REQUIRED TASK 1
Extract the full passage on distributed computing architecture below, copying it word for word.

[start of EXTRACT PROVIDED]

The next evolving technology that allows the development of distributed information processing components is about Web Services. These components can be integrated into a generic component based framework on the Web for large and complex distributed application development (Kumar, 2005). Hence, in most cases today, a distributed computing architecture consists of very lightweight software agents installed on a number of client systems, and one or more dedicated distributed computing management servers. Hence, an agent running on a processing client detects when the system is idle, notifies the management server that the system is available for processing, and usually requests an application package. The client then receives an application package from the server and runs the software when it has spare resources work, and sends the results back to the server. If the user of the client system needs to run his own applications at any time, control is immediately returned, and processing of the distributed application package ends. Obviously, the complexity of a distributed computing architecture increases with the size and type of environment. A larger environment that includes multiple departments, partners, or participants across the Web requires complex resource identification, policy management, authentication, encryption, and secure sandboxing functionality. Resource identification is necessary to define the level of processing power, memory, and storage each system can contribute. That is why a policy management should be used to varying degrees in different types of distributed computing environments. According to the stated policy, security and workflow measures define which jobs and users get access to which systems, and who gets priority in various situations based on rank, deadlines, and the perceived importance of each business project. Thus, complex and also distributed, measures are necessary to prevent unauthorized access to systems and data within distributed systems that are meant to be inaccessible.

[end of EXTRACT PROVIDED]
[start of INPUT RECORDS]

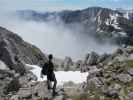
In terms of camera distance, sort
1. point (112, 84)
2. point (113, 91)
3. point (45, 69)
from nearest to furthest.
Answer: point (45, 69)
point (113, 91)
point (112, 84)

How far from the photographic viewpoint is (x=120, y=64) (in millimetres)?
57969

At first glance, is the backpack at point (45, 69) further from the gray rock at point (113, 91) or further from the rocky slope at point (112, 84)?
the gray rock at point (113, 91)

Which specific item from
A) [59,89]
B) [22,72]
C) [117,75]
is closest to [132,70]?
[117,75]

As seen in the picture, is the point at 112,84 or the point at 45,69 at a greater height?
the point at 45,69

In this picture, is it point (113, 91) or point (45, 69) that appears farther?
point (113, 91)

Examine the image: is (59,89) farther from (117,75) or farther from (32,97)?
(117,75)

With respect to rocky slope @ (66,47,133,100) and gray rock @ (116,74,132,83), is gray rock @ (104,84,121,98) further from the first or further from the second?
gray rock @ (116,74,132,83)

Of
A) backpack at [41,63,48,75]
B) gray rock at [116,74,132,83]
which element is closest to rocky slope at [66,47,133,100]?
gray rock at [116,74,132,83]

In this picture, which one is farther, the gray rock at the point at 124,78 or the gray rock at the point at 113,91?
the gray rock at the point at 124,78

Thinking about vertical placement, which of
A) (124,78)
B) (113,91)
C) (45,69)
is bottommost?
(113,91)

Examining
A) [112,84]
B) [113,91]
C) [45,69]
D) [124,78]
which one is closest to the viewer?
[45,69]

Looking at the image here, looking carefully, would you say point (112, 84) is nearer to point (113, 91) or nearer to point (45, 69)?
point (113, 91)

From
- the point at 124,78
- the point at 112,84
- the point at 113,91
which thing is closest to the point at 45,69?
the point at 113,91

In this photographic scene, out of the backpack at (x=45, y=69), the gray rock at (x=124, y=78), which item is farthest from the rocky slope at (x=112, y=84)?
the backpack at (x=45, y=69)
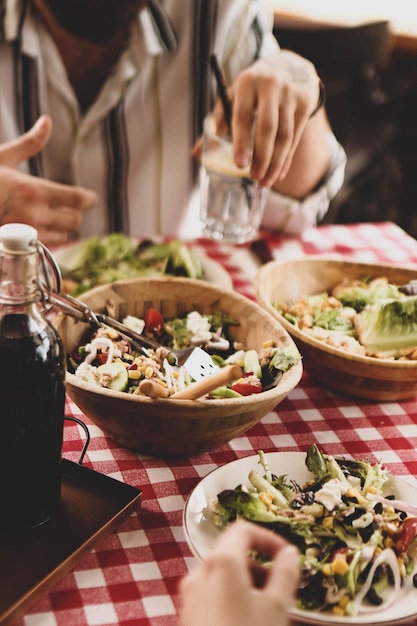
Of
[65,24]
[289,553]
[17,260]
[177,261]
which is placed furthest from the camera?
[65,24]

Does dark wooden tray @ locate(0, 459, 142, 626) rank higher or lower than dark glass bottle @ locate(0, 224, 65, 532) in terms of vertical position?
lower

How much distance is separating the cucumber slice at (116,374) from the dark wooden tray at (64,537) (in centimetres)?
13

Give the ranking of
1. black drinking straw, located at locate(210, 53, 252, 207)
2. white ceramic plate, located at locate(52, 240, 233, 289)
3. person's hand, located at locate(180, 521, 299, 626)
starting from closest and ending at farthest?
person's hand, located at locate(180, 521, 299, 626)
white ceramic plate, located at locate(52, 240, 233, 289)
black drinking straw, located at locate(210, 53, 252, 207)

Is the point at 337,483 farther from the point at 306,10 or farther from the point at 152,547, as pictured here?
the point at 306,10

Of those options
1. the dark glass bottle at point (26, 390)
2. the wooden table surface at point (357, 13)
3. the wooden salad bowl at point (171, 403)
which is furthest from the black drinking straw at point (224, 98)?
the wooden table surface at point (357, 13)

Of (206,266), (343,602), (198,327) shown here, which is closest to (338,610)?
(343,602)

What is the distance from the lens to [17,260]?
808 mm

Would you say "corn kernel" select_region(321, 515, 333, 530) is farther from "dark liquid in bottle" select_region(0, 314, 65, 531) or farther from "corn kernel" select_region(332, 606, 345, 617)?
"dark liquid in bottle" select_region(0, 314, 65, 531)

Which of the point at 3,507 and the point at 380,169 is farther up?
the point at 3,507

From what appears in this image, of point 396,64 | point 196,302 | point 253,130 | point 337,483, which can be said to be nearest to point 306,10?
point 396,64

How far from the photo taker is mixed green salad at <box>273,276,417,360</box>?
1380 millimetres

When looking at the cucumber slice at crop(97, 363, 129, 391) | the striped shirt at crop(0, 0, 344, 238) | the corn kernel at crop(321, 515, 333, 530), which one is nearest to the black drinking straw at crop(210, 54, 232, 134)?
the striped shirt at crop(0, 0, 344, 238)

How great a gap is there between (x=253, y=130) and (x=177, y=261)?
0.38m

[end of INPUT RECORDS]

REQUIRED TASK 2
Count the lines in the listing above that contain the string "salad", treating uppercase and lowercase as different, and reply with the number alone.

TASK RESPONSE 1
The next evolving technology that allows the development of distributed information processing components is about Web Services. These components can be integrated into a generic component based framework on the Web for large and complex distributed application development (Kumar, 2005). Hence, in most cases today, a distributed computing architecture consists of very lightweight software agents installed on a number of client systems, and one or more dedicated distributed computing management servers. Hence, an agent running on a processing client detects when the system is idle, notifies the management server that the system is available for processing, and usually requests an application package. The client then receives an application package from the server and runs the software when it has spare resources work, and sends the results back to the server. If the user of the client system needs to run his own applications at any time, control is immediately returned, and processing of the distributed application package ends. Obviously, the complexity of a distributed computing architecture increases with the size and type of environment. A larger environment that includes multiple departments, partners, or participants across the Web requires complex resource identification, policy management, authentication, encryption, and secure sandboxing functionality. Resource identification is necessary to define the level of processing power, memory, and storage each system can contribute. That is why a policy management should be used to varying degrees in different types of distributed computing environments. According to the stated policy, security and workflow measures define which jobs and users get access to which systems, and who gets priority in various situations based on rank, deadlines, and the perceived importance of each business project. Thus, complex and also distributed, measures are necessary to prevent unauthorized access to systems and data within distributed systems that are meant to be inaccessible.

TASK RESPONSE 2
2